9 sierpnia za pośrednictwem platformy Instagram Martyna Wojciechowska udostępniła nagranie, które kilka dni wcześniej opublikował w sieci Kevin Philipp. Oto jak podróżniczka skomentowała zdarzenie:
NIE CZAS UMIERAĆ! Tak podpisał swój post sprzed kilku dni @kevin.philipp Podczas jednego ze swoich lotów paralotnią w Hiszpanii wpadł w turbulencje, linki zaplątały się, a on sam spadał prosto na ziemię. Spadochron, który miał pomóc w lądowaniu… również się zaplątał! W ostatnich sekundach udało mu się uruchomić spadochron zapasowy i wylądował bezpiecznie. Do sieci trafiło nagranie z całego wydarzenia. Po jego obejrzeniu… kawa nie będzie potrzebna! M.
- Martyna Wojciechowska
Mężczyzna pochodzi ze Szwajcarii. Prowadzi profile na YouTube i Instagramie, gdzie publikuje filmiki ze swoich lotów paralotnią. Tylko w serwisie Instagram obserwuje go 89,3 tys. osób. Po tym doświadczeniu Philipp w rozmowie z Inside Edition wyznał, że "jest zmotywowany, by polecieć ponownie".

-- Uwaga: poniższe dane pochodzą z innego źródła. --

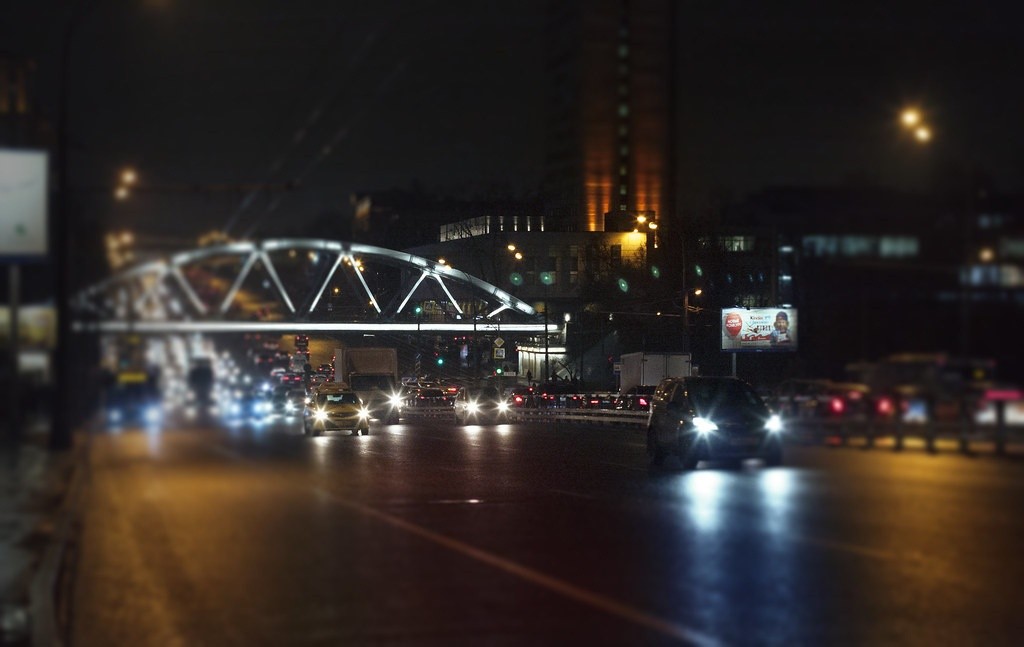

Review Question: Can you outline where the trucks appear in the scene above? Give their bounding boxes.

Miałem szczęście, że spadochron się nie połamał i wylądowałem gładko. To wygląda trochę traumatycznie, moje lądowanie, ale właściwie nie było żadnych kontuzji, żadnych szkód w tamtym momencie
- Kevin Philipp
To nie jedyna sytuacja w karierze sportowca, która przyprawia o ciarki. Pięć lat wcześniej mężczyzna uległ wypadkowi właśnie podczas lotu, przez co był częściowo sparaliżowany i musiał na nowo uczyć się chodzić. Mimo wszystko mężczyzna niczego nie żałuje i nie zamierza rezygnować ze swojej pasji.